■ Exercise aim: Go through the records and transcribe them exactly, passing over any picture.
-=-=-
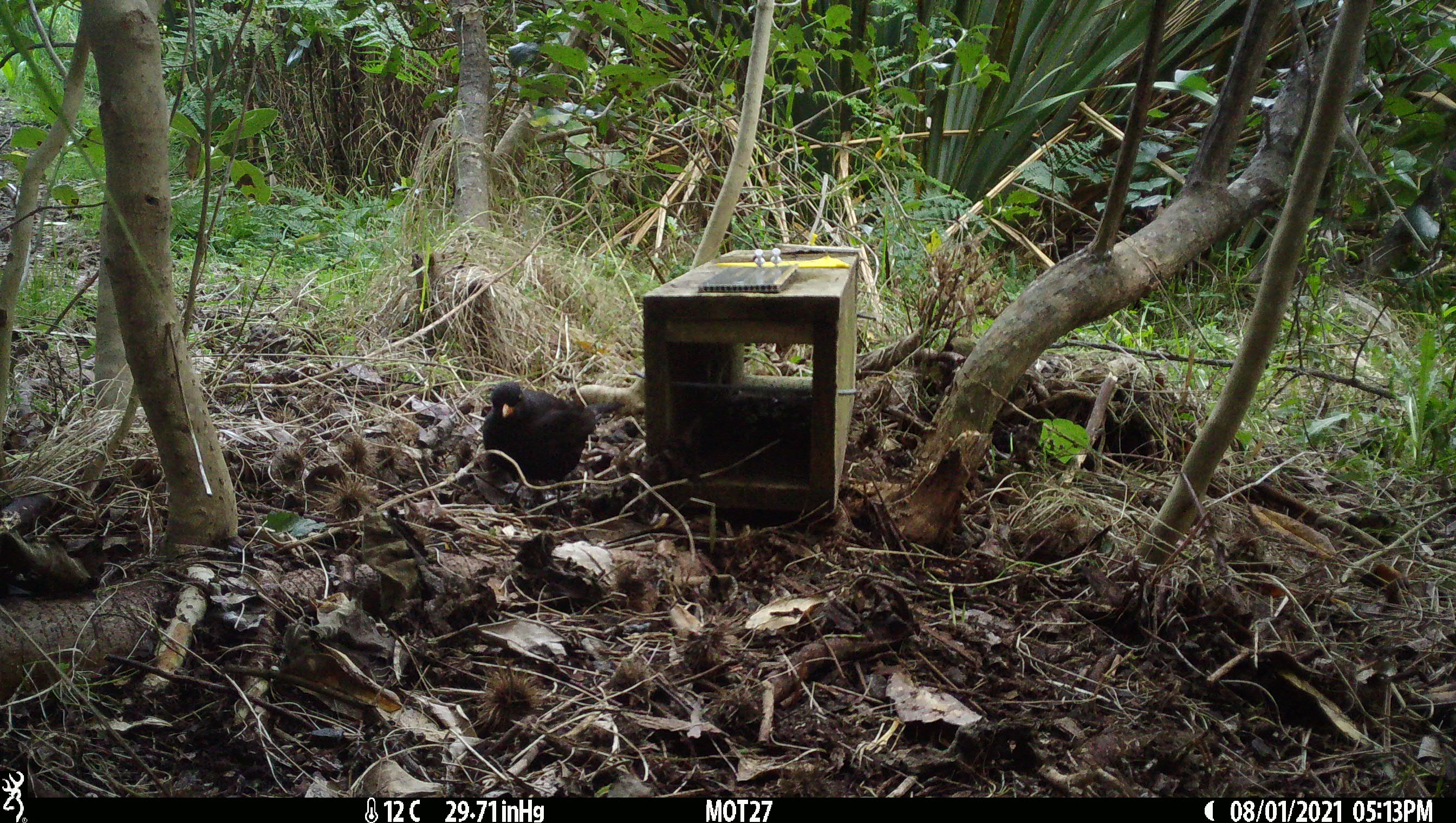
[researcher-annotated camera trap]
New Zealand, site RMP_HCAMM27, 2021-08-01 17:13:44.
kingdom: Animalia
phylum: Chordata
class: Aves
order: Passeriformes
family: Turdidae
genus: Turdus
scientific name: Turdus merula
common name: eurasian blackbird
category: blackbird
Blackbird (eurasian blackbird) (Turdus merula).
-=-=-
■ The answer:
[researcher-annotated camera trap]
New Zealand, site RMP_HCAMM27, 2021-08-01 17:13:44.
kingdom: Animalia
phylum: Chordata
class: Aves
order: Passeriformes
family: Turdidae
genus: Turdus
scientific name: Turdus merula
common name: eurasian blackbird
category: blackbird
Blackbird (eurasian blackbird) (Turdus merula).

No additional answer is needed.